Radio controlled device to start a vehicle engine

A remote starter is a radio controlled device, which is installed in a vehicle by the factory or an aftermarket installer to preheat or cool the vehicle before the owner gets into it. Once activated, by pushing a button on a special key chain remote, it starts the vehicle automatically for a predetermined time. Different models have keyless entry as well. Most newer vehicles need some kind of bypass module to bypass the factory anti-theft system, so the vehicle can be started without the ignition key in the ignition, this is bypassed only to start the vehicle, which after it is running returns to its original state. For cars with manual transmission additional safety features may need to be added to prevent the car from starting while it is parked in gear. Having a remote starter installed in a vehicle will usually not void the factory warranty when installed properly.

The first U.S. patent (#3248555) for a remote car starter was issued to Samuel Fried of Omaha, Nebraska in 1963. Galvani and Barratelli of Illinois were awarded a patent in 1971.

The first manufacturer to introduce remote start bypass modules to bypass vehicle anti-theft systems was Fortin auto radio based in Montreal, Quebec (Canada). By 1985 multiple manufacturers began producing the devices and automobile manufacturers began offering the remote start devices as an option.

Newer cars with pushbutton starts can also be interfaced, but some do not have a "take over" procedure.

== Technology ==
A remote starter is radio controlled and connected to the car's computer.
The aim of this feature is to have the engine running for a given time for cooling or preheating the car before using it, to save time during winter times which requires defrosting the windshield.

== Benefits and issues ==
=== Benefits ===

The installation of a remote starter device in a vehicle may come with the following benefits:

- Ideal temperature before reaching the car
- Security: remote activation of the engine locks the doors of the vehicle automatically

=== Issues ===
However, use of a remote starter may also pose the following issues:

- Wasted fuel
- Large carbon dioxide emissions

==== Safety issues ====

Additional safety issues may include:

- starting the engine with a manual transmission left in gear
- unattended vehicle is not recommended
- warranty may be broken in some conditions

Installation of a remote starter may compromise a vehicle's warranty, unless done by a professional.

== Local regulations ==

Some cities like Toronto forbid idling of vehicles for more than one minute per the Toronto municipal code, chapter 517, related to idling of vehicles and boats.
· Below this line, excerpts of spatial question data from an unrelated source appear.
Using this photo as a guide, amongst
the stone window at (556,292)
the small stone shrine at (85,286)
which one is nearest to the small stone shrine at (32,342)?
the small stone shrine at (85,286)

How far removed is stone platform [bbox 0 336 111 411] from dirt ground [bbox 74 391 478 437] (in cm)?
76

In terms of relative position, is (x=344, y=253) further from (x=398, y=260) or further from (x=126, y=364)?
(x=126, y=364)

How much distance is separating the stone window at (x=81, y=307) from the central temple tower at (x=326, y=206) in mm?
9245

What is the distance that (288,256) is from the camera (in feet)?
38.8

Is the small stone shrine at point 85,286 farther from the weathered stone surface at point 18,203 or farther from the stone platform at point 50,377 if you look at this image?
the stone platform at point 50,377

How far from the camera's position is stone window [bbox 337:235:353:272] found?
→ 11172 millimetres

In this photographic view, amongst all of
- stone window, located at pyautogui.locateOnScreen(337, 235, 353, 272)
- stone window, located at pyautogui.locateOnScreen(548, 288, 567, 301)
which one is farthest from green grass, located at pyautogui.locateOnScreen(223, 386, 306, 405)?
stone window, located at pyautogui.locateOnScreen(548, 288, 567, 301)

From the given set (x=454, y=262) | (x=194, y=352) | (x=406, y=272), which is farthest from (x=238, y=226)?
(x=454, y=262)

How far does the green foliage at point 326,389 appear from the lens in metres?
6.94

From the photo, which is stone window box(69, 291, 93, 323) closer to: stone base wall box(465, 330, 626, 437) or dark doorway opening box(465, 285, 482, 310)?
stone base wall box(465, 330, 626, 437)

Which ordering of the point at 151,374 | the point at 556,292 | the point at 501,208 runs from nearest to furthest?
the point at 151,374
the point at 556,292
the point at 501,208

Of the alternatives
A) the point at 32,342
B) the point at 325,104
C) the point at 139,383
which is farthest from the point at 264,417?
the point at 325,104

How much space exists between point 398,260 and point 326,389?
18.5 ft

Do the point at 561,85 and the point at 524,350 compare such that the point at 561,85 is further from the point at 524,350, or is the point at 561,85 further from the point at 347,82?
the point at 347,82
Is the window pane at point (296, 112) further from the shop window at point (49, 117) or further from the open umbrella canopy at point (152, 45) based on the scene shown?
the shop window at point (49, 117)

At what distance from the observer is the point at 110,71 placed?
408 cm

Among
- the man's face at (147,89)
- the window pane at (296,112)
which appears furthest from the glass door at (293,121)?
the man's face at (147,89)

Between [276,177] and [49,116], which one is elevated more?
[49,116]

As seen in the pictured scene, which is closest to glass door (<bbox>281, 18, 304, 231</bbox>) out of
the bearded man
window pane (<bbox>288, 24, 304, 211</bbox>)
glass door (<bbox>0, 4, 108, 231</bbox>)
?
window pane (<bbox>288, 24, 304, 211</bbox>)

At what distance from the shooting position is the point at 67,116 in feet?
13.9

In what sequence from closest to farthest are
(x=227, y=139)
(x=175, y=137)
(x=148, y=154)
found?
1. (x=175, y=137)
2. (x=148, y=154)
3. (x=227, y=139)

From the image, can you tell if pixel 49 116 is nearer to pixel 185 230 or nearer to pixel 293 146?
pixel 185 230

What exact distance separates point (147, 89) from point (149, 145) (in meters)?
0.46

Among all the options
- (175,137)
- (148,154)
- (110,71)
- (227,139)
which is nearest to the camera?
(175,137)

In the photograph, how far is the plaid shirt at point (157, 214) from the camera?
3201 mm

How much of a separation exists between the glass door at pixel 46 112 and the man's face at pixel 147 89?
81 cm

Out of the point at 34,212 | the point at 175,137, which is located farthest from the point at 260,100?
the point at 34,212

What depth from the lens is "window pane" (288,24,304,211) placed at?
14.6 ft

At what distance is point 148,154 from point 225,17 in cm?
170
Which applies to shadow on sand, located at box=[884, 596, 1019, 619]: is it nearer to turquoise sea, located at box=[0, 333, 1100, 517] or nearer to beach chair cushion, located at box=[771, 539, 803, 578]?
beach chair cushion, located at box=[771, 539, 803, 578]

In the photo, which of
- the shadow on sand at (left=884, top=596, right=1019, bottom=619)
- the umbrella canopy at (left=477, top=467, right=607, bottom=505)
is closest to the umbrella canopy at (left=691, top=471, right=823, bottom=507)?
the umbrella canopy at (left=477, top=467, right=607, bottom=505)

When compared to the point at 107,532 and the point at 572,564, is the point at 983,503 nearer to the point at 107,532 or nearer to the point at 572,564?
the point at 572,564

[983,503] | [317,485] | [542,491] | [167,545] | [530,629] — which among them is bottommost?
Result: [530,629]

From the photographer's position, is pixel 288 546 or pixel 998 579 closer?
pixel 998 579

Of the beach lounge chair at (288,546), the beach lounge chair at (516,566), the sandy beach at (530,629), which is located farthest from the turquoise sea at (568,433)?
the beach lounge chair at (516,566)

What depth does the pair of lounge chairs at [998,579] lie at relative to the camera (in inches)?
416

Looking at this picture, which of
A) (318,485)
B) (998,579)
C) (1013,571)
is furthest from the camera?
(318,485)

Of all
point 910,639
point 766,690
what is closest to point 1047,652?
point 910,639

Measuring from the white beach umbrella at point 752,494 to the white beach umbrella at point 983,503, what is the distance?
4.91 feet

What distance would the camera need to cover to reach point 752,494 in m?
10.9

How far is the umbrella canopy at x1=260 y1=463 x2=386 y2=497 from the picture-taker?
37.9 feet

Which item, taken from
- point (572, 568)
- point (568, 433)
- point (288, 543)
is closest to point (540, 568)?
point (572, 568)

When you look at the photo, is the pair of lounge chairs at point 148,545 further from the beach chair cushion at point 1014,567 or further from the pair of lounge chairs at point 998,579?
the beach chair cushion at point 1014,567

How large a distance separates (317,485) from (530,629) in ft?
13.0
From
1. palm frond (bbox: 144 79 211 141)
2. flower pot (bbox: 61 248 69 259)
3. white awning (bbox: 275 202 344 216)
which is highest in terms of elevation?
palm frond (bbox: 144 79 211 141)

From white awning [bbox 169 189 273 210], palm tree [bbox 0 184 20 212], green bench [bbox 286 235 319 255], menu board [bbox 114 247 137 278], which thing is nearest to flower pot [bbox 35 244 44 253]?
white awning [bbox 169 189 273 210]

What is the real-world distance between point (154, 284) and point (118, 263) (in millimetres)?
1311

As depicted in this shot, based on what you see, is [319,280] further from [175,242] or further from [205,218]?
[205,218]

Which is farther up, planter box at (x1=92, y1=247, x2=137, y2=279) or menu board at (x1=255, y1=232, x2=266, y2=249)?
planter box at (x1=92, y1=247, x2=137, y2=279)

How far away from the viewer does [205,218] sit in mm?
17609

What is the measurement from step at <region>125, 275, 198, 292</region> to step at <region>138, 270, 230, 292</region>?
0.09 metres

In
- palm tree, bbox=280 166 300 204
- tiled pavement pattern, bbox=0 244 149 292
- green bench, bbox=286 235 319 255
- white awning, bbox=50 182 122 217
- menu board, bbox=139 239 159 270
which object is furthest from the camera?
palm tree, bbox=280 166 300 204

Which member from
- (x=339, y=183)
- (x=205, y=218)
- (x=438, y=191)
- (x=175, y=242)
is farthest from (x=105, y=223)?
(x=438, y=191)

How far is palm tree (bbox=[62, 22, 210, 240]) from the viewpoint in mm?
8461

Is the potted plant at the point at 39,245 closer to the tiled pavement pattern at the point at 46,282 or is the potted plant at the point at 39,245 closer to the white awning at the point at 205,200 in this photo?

In Australia, the remote start engine feature may be available, but its use might be subject to local legality of leaving a vehicle's engine running while not in use:

If the driver will be over 3 metres from the closest part of the vehicle, the driver must switch off the engine.
— Regulation 213 of the NSW Road Rules (2014),

In Australia, activation of the RES may require agreement of a stringent set of terms and conditions:
the use of Remote Engine Start is governed by various laws. The use of this function might be unlawful.